In fact, in the lean/agile community, we have become very adept at creating relatively high functioning teams using practices that have evolved significantly over the last few decades. Technology has evolved at an even faster rate, with the web, mobile and other technologies creating opportunities for collaboration that never existed just a few short years ago. Modern teams have the opportunity to revolutionize the way people and systems work together.
Those of us who can code and who are interested in improving the process to benefit everyone are the magicians who have a uniquely powerful opportunity to create real change in organizations. That’s not a bad thesis, right?
Well, the more I thought about it, the more I realized that we are not simply trying to change the organization for the pure sake of change. We strive to make the organization more “user friendly”. Our changes aim to make the organization into a place where people can express their work as joy and express passion for what they do. It should enable that sort of engagement, which forms the catalyst for genuine innovation and products that people love.

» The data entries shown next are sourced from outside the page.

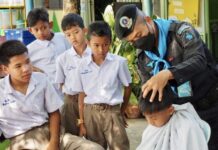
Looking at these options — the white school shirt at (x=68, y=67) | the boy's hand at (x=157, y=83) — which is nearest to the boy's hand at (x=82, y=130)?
the white school shirt at (x=68, y=67)

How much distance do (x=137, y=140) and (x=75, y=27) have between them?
1.87 metres

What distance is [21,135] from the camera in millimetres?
3139

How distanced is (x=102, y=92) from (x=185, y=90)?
3.91ft

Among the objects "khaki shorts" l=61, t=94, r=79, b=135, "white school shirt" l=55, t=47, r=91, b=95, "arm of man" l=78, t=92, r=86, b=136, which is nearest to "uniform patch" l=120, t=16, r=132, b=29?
"arm of man" l=78, t=92, r=86, b=136

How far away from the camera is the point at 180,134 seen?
227 cm

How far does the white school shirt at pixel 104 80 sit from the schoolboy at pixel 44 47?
0.69 m

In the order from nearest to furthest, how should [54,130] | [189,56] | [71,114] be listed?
[189,56] → [54,130] → [71,114]

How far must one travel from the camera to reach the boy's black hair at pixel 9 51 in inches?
122

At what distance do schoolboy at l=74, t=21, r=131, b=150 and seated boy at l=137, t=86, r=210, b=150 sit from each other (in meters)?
1.17

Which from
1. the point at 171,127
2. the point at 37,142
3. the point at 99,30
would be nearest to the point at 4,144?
the point at 37,142

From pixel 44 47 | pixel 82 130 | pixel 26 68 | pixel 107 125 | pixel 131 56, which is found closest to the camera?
pixel 26 68

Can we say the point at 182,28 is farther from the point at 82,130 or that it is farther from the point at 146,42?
the point at 82,130

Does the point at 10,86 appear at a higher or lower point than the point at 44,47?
lower

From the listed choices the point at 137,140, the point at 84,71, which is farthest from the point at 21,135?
the point at 137,140
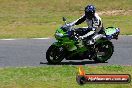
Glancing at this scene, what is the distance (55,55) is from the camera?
1535 centimetres

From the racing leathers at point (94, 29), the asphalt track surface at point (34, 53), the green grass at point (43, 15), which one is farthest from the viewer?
the green grass at point (43, 15)

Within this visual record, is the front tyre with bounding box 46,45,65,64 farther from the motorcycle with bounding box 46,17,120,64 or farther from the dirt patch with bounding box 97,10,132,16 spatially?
the dirt patch with bounding box 97,10,132,16

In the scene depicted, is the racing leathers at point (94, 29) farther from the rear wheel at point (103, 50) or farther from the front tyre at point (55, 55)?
the front tyre at point (55, 55)

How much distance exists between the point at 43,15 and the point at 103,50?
1661 centimetres

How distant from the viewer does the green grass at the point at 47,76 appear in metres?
11.3

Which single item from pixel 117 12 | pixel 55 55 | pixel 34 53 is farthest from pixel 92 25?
pixel 117 12

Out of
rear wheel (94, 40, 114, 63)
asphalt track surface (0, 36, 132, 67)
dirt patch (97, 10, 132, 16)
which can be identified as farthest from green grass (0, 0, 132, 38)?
rear wheel (94, 40, 114, 63)

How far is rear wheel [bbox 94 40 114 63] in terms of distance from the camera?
15.9 metres

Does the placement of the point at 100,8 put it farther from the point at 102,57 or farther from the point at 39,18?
the point at 102,57

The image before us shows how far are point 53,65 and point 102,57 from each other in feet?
5.77

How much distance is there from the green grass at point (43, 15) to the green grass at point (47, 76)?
921cm

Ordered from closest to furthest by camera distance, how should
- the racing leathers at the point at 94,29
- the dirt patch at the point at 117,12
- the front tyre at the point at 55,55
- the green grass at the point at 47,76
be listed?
1. the green grass at the point at 47,76
2. the front tyre at the point at 55,55
3. the racing leathers at the point at 94,29
4. the dirt patch at the point at 117,12

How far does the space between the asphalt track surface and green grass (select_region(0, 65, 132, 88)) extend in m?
1.73

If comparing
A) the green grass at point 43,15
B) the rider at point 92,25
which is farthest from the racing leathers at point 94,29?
the green grass at point 43,15
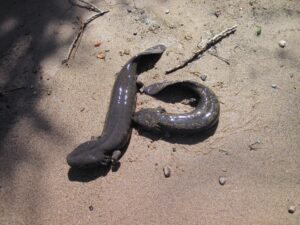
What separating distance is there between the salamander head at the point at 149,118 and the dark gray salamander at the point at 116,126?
0.10 meters

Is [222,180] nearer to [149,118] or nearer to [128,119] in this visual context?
[149,118]

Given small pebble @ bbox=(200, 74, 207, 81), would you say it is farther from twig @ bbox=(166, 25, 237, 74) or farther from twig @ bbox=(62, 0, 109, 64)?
twig @ bbox=(62, 0, 109, 64)

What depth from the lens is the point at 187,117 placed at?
4730mm

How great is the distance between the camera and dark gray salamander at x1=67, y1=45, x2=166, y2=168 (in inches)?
179

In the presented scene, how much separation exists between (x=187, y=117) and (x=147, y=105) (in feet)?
2.21

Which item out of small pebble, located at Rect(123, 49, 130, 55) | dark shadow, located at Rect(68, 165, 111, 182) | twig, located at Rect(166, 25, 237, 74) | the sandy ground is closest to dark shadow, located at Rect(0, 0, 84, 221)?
the sandy ground

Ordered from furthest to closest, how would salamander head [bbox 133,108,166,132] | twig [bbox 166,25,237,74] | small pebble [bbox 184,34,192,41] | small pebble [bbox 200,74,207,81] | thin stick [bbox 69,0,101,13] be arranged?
thin stick [bbox 69,0,101,13] → small pebble [bbox 184,34,192,41] → twig [bbox 166,25,237,74] → small pebble [bbox 200,74,207,81] → salamander head [bbox 133,108,166,132]

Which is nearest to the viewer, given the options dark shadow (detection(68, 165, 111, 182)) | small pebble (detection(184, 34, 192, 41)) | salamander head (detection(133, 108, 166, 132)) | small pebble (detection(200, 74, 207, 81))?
dark shadow (detection(68, 165, 111, 182))

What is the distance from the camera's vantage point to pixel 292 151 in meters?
4.68

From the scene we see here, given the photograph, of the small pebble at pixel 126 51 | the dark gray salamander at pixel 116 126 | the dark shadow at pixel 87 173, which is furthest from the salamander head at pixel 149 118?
the small pebble at pixel 126 51

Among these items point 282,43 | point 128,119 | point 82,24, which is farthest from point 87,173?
point 282,43

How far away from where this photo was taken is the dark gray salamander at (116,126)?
14.9 feet

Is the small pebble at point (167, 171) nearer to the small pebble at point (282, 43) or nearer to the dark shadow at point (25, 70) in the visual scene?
the dark shadow at point (25, 70)

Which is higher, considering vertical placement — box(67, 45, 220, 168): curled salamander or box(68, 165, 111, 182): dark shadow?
box(67, 45, 220, 168): curled salamander
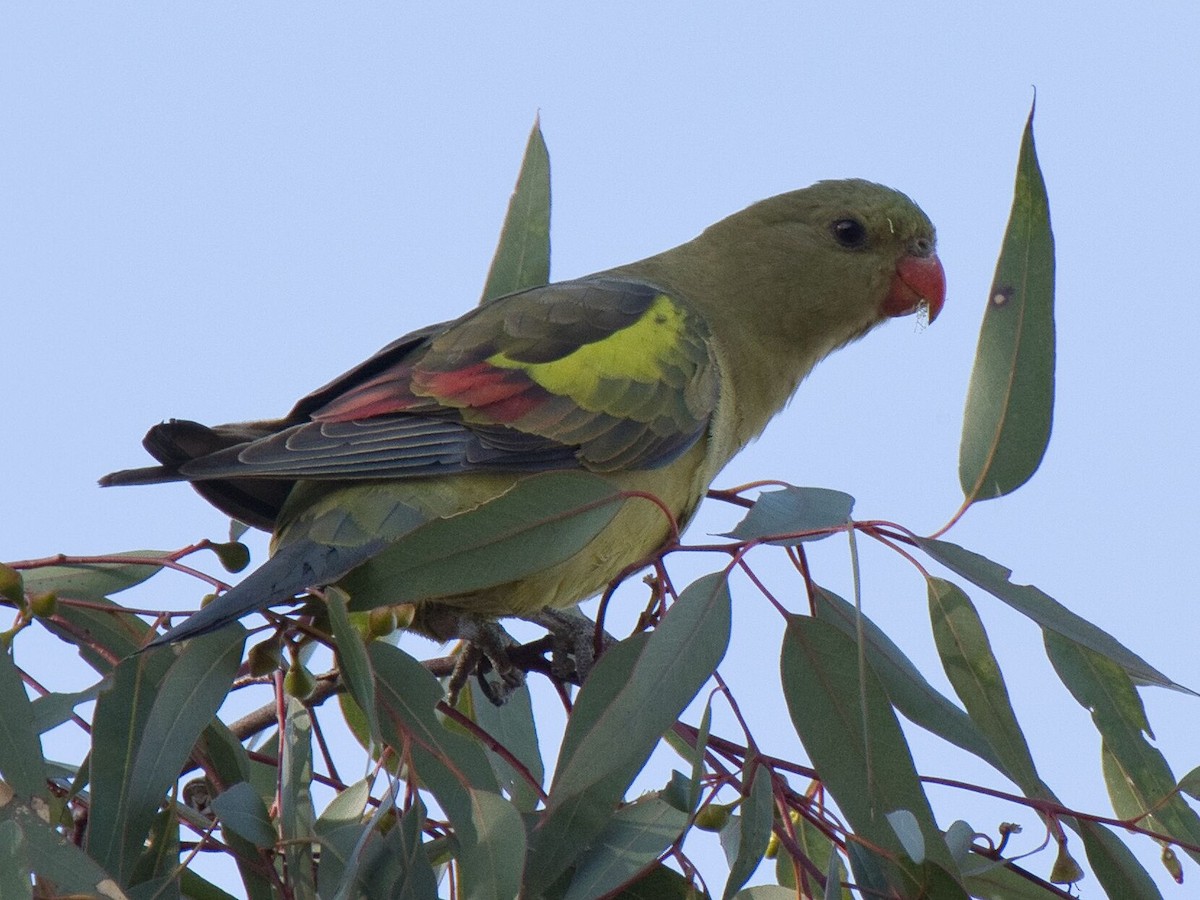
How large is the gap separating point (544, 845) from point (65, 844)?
67cm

What would an organization with a good user interface look like? That’s easy:
- It’s fun to use
- It has functions we care about and are easy to find
- We can clearly see how to do what we need to
- When we take action it is effortless and feels natural
- It’s responsive, giving users rapid feedback to their actions
What could we do as organizational hackers to achieve these ends? We could introduce ramification to corporate operations. Turn in your timecard promptly and level up! Create electronic systems that make it easier to reward or thank our peers for their work. We could create dashboards that provide visualizations for corporate operations. We can make this information universally available, even omnipresent for everyone in the company from the CEO to the janitor. We can make our work visible so that people can make educated decisions about what the most important work is that they can be doing. All corporate activities should be self serve and provide immediate feedback.
Wouldn’t that be awesome?
We can do that. We don’t have to ask for permission, we can just do it. Link the sales reporting system to a dashboard. Go ahead, do it. Pull in some transaction metrics and do a little simple math to demonstrate the average dollars per transaction. Automate the HR system so that with the press of a single button you can initiate hiring someone – automate all the paperwork. You make the work easier for everyone. You not only save yourself time, but you save time for everyone else who does that work now – from now on! This kind of savings can multiply very quickly.
The coding really isn’t that hard – most back office systems have pretty sophisticated APIs that enable the possibility of this kind integration. All it takes is someone with the will to make it happen. Guess who that is? You.